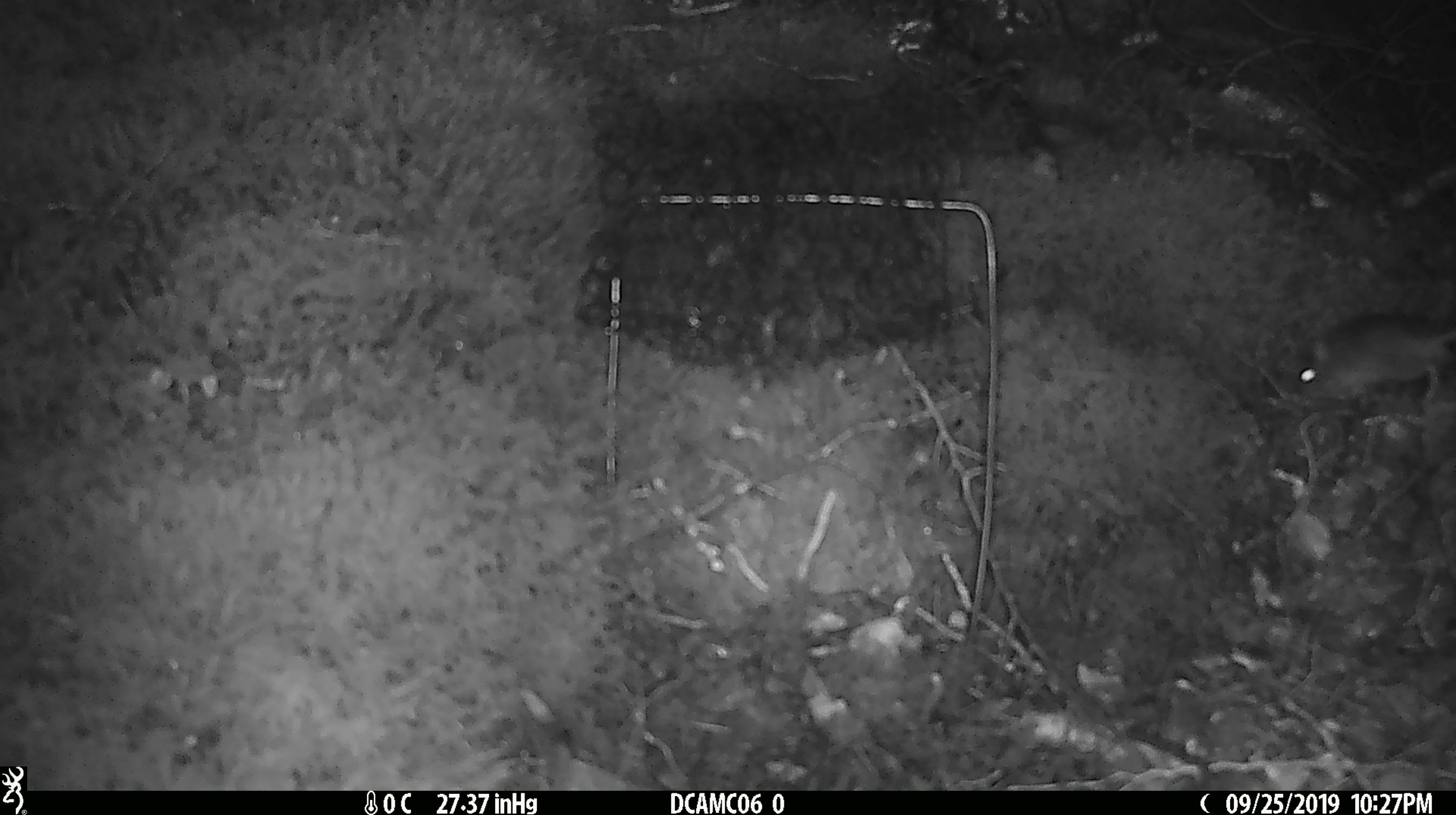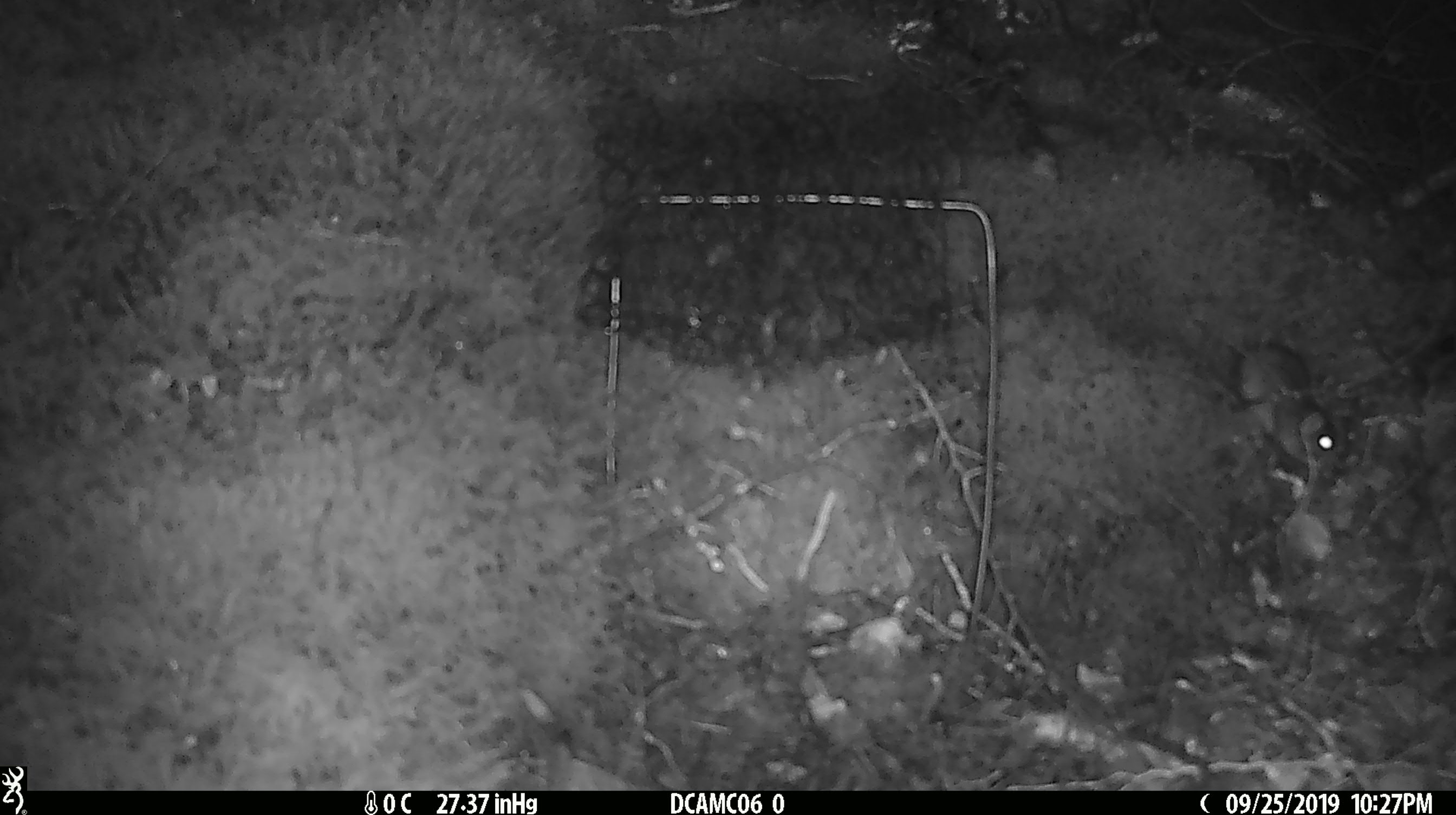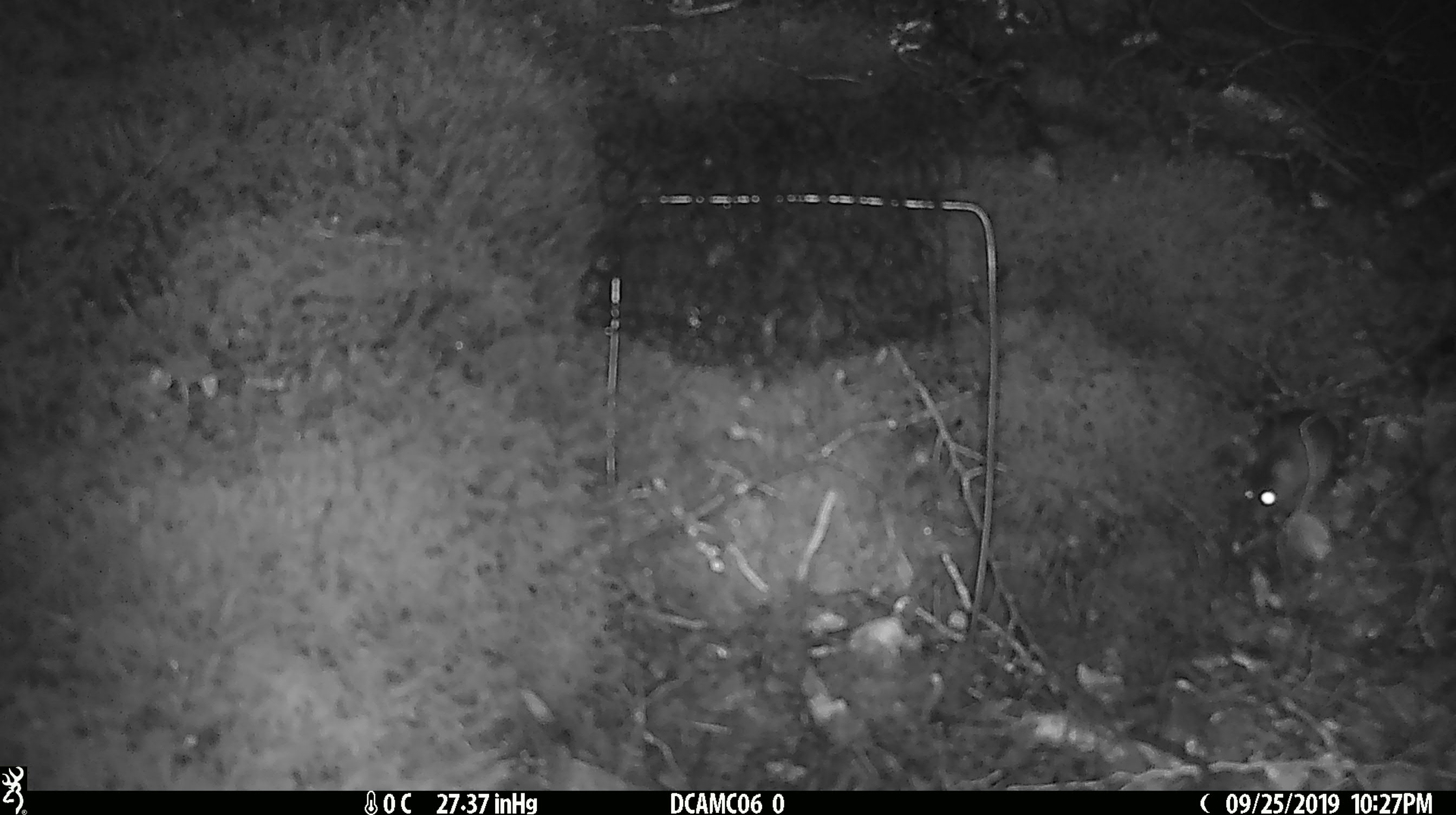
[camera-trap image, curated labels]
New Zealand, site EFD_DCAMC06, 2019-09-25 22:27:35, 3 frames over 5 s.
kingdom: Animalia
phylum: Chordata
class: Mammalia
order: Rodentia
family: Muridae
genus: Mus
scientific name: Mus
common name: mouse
--
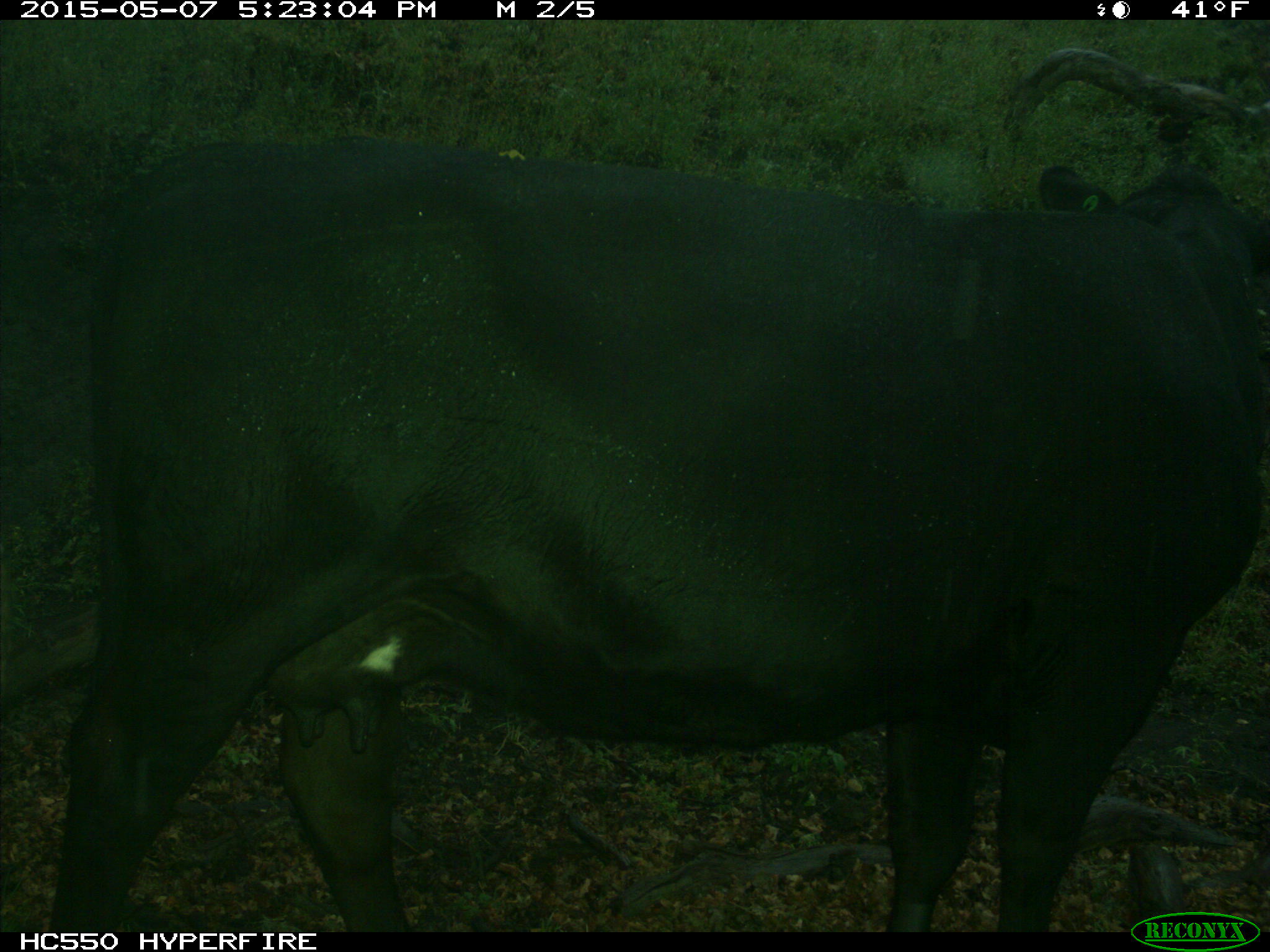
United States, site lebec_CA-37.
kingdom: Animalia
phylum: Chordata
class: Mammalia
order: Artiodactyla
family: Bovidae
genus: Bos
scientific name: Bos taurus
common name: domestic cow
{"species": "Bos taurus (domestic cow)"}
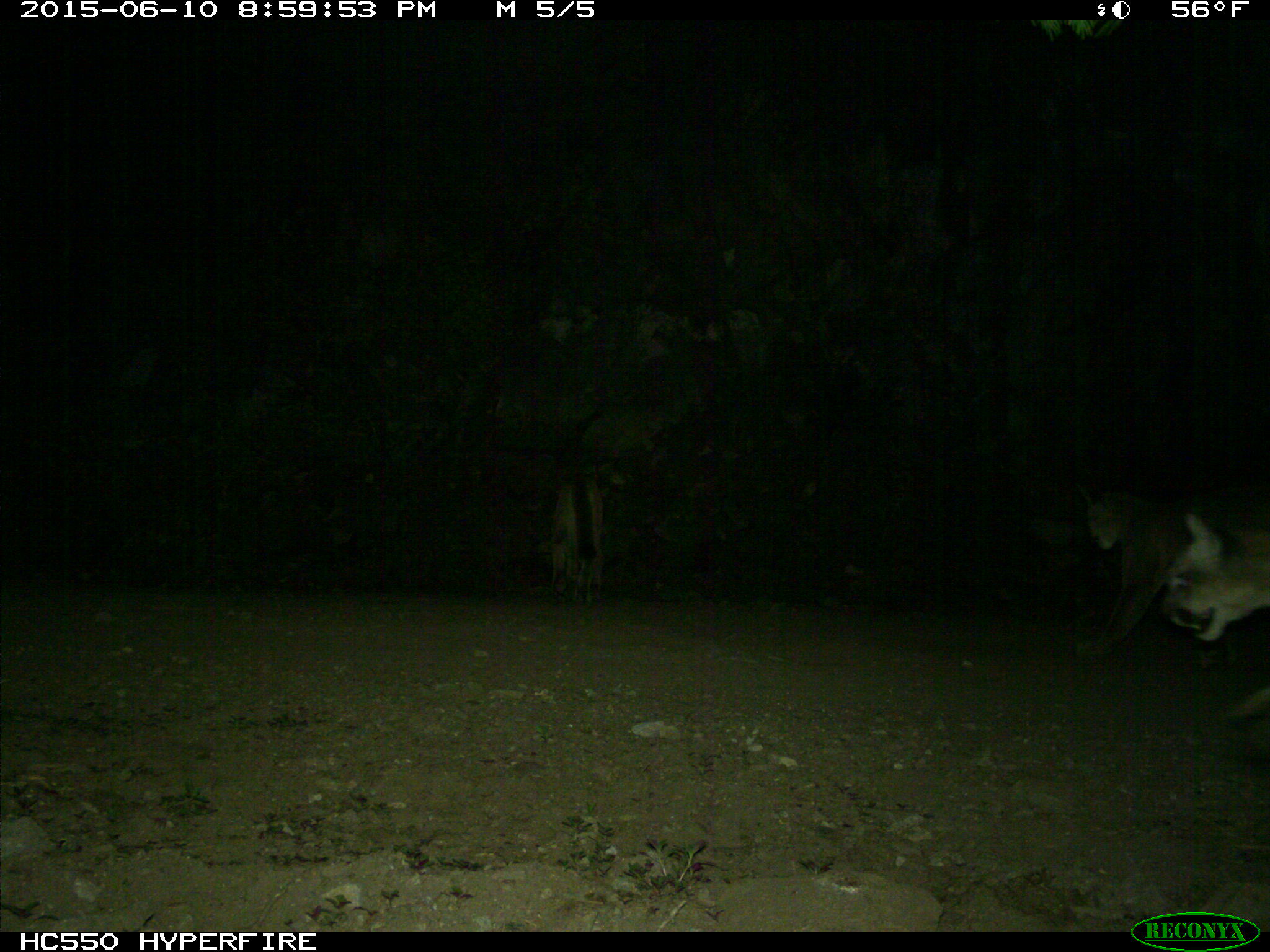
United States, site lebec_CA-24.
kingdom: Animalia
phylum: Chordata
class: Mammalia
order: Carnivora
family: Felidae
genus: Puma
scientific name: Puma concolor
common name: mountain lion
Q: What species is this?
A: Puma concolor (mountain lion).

**Instructions to follow**
Beginning with the line above that contains "scientific name: Puma concolor", copy each line exactly up to and including the line that contains "A: Puma concolor (mountain lion).", and go no further.

**Written answer**
scientific name: Puma concolor
common name: mountain lion
Q: What species is this?
A: Puma concolor (mountain lion).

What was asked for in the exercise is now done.